Extract:
Slashdot Mirror


Overview of the BSDs

zeekiorage writes "A good informative article about the various BSD OSs, their legacy, philosophy and importance on the ExtremeTech web site. Excerpt from the article: 'Nowadays, the term 'The BSDs' refers to the family of operating systems which were derived, to a greater or lesser extent, from BSD. The five best known BSDs are FreeBSD, NetBSD, OpenBSD, BSD/OS, and Darwin (which serves as the foundation for Apple's MacOS X). But virtually all modern operating systems -- from Windows to BeOS to Linux -- rely on crucial BSD code to run.'"

13 of 399 comments (clear)

  1. BSD by glamslam · · Score: 5, Interesting

    I've always wondered why Linux gets the mainstream press and BSD is not well known. Is it the licence???

    1. Re:BSD by Krow10 · · Score: 5, Interesting
      Blockquoth the poster:
      Linux had timing. BSD has been around much longer, and its much more mature than Linux. Linux has GREAT marketing, BSD has (basically) none.

      Its not about the technology, but about the marketing, the timing, and the media's embrace.
      It is true that linux had timing, but it predates the tech boom era by a few years. Back in the day (early '90s,) linux could be downloaded anonymously without making any promises to anyone. There were still concerns regarding AT&T code in BSD at that time. Linux was just the easiest to get (from my perspective) in those days, and it was clearly and unambiguously free (beer.) This meant that it had a larger hobbyist install base than BSD, and that is why it is more popular now, IMO. All the stuff you talk about is true. But it wouldn't have happened if BSD had been as readily available as linux. BSD had the reputation of being a "real" Unix, and I would have chosen it over linux if I had been able to easily get my hands on it in '92. I suspect other early adopters would have as well.

      -Craig
      --
      Corollary to Clarke's Third Law: Any technology distinguishable from magic is insufficiently advanced.
    2. Re:BSD by aussersterne · · Score: 2, Interesting

      It's because Linux is better suited to desktop PC's. I "grew up" on SunOS systems. At the time, they were super-cool to me... comparing my 286 DOS PC at home with the *nix systems in the labs was a humbling experience indeed.

      But times have changed! The 386 processor made its way into personal computers, and with it... *nix!

      But times haven't changed that much for BSD. *BSD ship as fairly vanilla-flavored, purist offerings. Great, if you like to feel like you're still running SunOS in 1991. Great, if you like to have to grab things from ports yourself.

      But grab a Linux distribution and install it, and you've got nicely thought out dotfiles, GNU tools and a ton of other binaries out of the box to provide some basic level of user-friendliness (which is good, even for *nixheads) and you've got driver support for things like TV tuner cards and parallel port devices that are likely to occur on desktop PCs. Days of legwork are not required to get your system running like you like it.

      By contrast, when using *BSD on x86, the user experience for me isn't much different from installing commercial Unixes like Solaris from media onto Sun hardware... I always spend a day swearing under my breath as I have to pound the 'net to download and in some cases compile all of my favorite tools and applications, rework a bunch of dotfiles/config files and so forth and so on, just to make the system behave as nicely as my Linux system did ten minutes after install. Some call preinstalling and preconfiguring applications like Linux distros often do "bloat" but I call it saving my time. I'd rather waste an extra 400MB (geez, what's that, like... a few quarters worth?) on my 120GB hard drive by installing software I might not use (but who knows, someday I might) than install a relatively bare operating system and then have to spend time selecting, browsing, downloading, compiling...

Job 1: In the Slashdot post on the BSDs, which BSD serves as the foundation for Apple's MacOS X?
Job 2: Write out the stretch of the Slashdot post from "13 of 399 comments" through "has (basically) none.".

Extracted records:
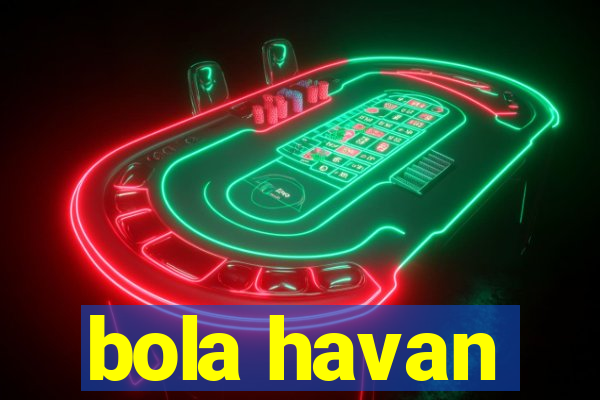 bola havan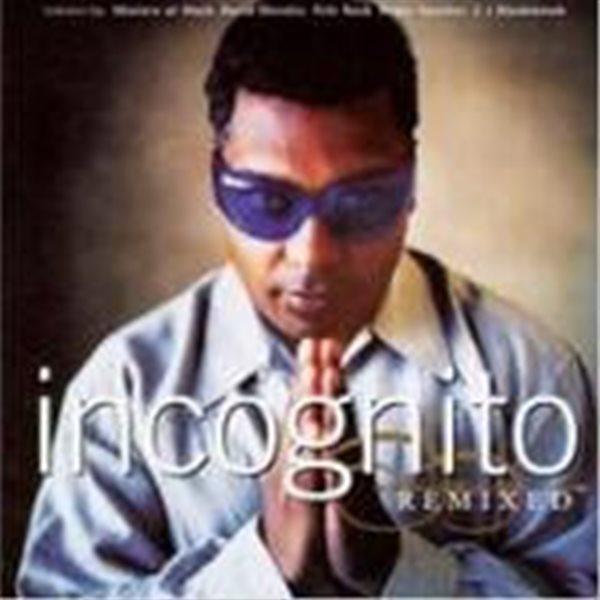 Incognito / Remixed (수입)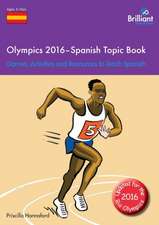 Olympics 2016 - Spanish Topic Book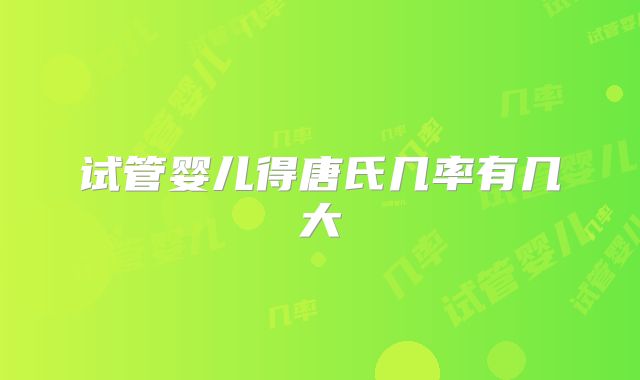 试管婴儿得唐氏几率有几大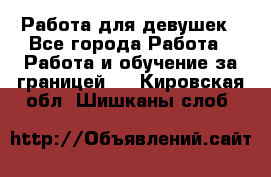 Работа для девушек - Все города Работа » Работа и обучение за границей   . Кировская обл.,Шишканы слоб.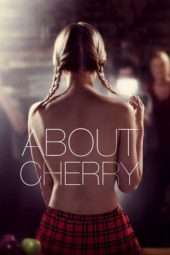 Nonton Film About Cherry (2012) Sub Indo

Solution 1: Darwin

Solution 2:
13 of 399 comments (clear)

  1. BSD by glamslam · · Score: 5, Interesting

    I've always wondered why Linux gets the mainstream press and BSD is not well known. Is it the licence???

    1. Re:BSD by Krow10 · · Score: 5, Interesting
      Blockquoth the poster:
      Linux had timing. BSD has been around much longer, and its much more mature than Linux. Linux has GREAT marketing, BSD has (basically) none.